Spatial reasoning question data =
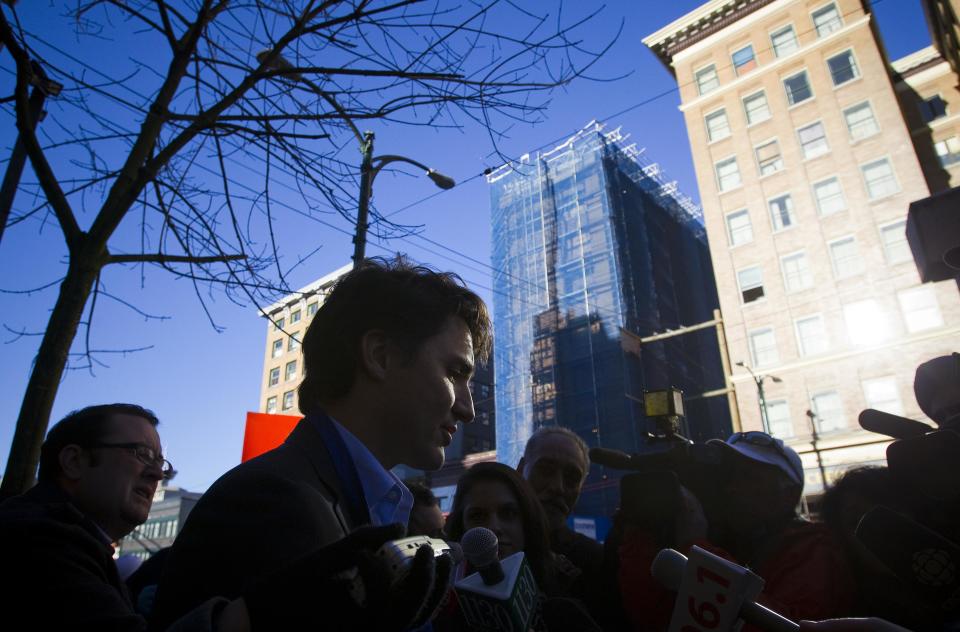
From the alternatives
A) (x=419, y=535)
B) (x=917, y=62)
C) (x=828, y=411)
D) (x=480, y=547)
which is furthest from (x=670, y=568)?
(x=917, y=62)

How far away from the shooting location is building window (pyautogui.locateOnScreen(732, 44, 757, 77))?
29.5 meters

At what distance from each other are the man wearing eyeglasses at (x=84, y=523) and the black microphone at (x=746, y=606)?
87cm

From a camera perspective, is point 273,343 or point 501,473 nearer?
point 501,473

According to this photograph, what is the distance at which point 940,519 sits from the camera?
1646 millimetres

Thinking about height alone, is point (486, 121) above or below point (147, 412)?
above

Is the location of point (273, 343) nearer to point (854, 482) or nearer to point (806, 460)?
point (806, 460)

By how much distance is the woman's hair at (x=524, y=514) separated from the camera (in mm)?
2698

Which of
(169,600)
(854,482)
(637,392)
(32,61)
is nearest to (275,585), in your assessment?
(169,600)

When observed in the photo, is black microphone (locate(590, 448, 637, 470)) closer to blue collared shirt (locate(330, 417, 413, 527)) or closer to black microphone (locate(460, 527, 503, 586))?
black microphone (locate(460, 527, 503, 586))

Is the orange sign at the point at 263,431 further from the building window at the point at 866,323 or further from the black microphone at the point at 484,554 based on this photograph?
the building window at the point at 866,323

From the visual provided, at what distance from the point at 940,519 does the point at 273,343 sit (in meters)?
57.8

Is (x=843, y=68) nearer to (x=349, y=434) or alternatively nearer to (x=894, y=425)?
(x=894, y=425)

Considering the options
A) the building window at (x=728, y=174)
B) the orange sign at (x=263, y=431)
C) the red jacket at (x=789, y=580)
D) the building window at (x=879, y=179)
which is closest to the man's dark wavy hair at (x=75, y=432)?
the red jacket at (x=789, y=580)

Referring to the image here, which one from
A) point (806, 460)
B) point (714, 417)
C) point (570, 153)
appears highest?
point (570, 153)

Problem details = Start at the first line of the entries and stop after the line containing "1646 millimetres". Copy these lines with their requests, but offset every number in the answers (the coordinates and distances) by 106, and leave the pictures out.

Task answer =
From the alternatives
A) (x=419, y=535)
B) (x=917, y=62)
C) (x=828, y=411)
D) (x=480, y=547)
which is furthest from (x=670, y=568)?
(x=1023, y=168)

How far away from the shooting location is building window (pyautogui.locateOnScreen(732, 44, 757, 77))?
135.5 meters

At what distance from each other are the man wearing eyeglasses at (x=84, y=523) and the black microphone at (x=746, y=606)?
193cm

From a camera perspective, is point 273,343 or point 501,473 nearer?
point 607,579

According to this photograph, what is the distance at which point 940,519 sits from the camera?
1752 millimetres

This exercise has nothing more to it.